| Apply what you read |
- a) Copy the stretch of the hazing commentary from "That New Orleans" through "for God's sake." verbatim.
- b) Answer these questions using the hazing commentary, with each answer marked to match its question.
(i) Besides New Orleans, which team did the tight end blinded in one eye play for?
(ii) What two words describe recruiting others to treat an emotionally fragile guy like a dog?
(iii) What kind of QBs does the short reply mention?
- c) Extend the hazing commentary, starting right after its final line.

That New Orleans TE who is permanently blind in one eye thanks to hazing (Cleeland) also played for the Rams and said the obvious: Incognito is a very bad human being, probably clinically unbalanced, filled with rage and hate. Yes, that's probably true of a lot of people who play violent sports or carry guns for a living. We need them in wars (and rarely know what to do with them when they return).

 

Does it fly to just say, "Well, that's the way it is in pro football. Tough shit?" No. Of course not. Wrong is wrong, period, and a workplace is still a workplace, and recruiting others to treat an emotionally fragile guy like a dog is despicable and grotesque, undeniably. Let's not fall in line with the other shruggers. Be disgusted, for God's sake.

god forbid he hit one of your surfer boy QBs.

 

oi!

| Stored data |
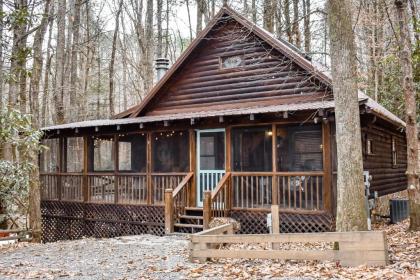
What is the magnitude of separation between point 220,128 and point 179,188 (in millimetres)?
2281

| Answers to the exercises |
- a)
That New Orleans TE who is permanently blind in one eye thanks to hazing (Cleeland) also played for the Rams and said the obvious: Incognito is a very bad human being, probably clinically unbalanced, filled with rage and hate. Yes, that's probably true of a lot of people who play violent sports or carry guns for a living. We need them in wars (and rarely know what to do with them when they return).

 

Does it fly to just say, "Well, that's the way it is in pro football. Tough shit?" No. Of course not. Wrong is wrong, period, and a workplace is still a workplace, and recruiting others to treat an emotionally fragile guy like a dog is despicable and grotesque, undeniably. Let's not fall in line with the other shruggers. Be disgusted, for God's sake.

- b)
(i) The Rams.
(ii) Despicable and grotesque.
(iii) Surfer boy QBs.

- c)
dude this ain't no water polo we're talking about. i say the same shit to my best friends all the time. pouncey even came on the record as saying he was his brother and even let him call him the N word. all my friends who are white (like myself) greet and bitch and play around calling each other that word with an 'a' at the end. is it a nice word? hell no. who promoted it? the same people that bitch about the word being used by anyone other than a black person. but yet those black people are making their money either by rapping and selling huge $$$$$ albums around the world and they think little johnny in suburbia isn't going to buy it,listen to it, and rhyme along with it? what's the kid going to do, everytime the rapper comes out and says 'N333#r', replace it with a word like snigger? man this shit is long gone and all these uptight racist black people need to get over the fact that this word is being used by everyone and it's not used as a word of hate. sure if you're dressed up in a white sheet and hood and come crawling up in your front yard and light a cross on fire that's different. but steven a. smith and michael wilbon and other these other blow-hard black announcers or show-hosts need to get over themselves by declaring this thing a need for another hundred man march. reverse racism took over the day when the likes of don draper dropped dead.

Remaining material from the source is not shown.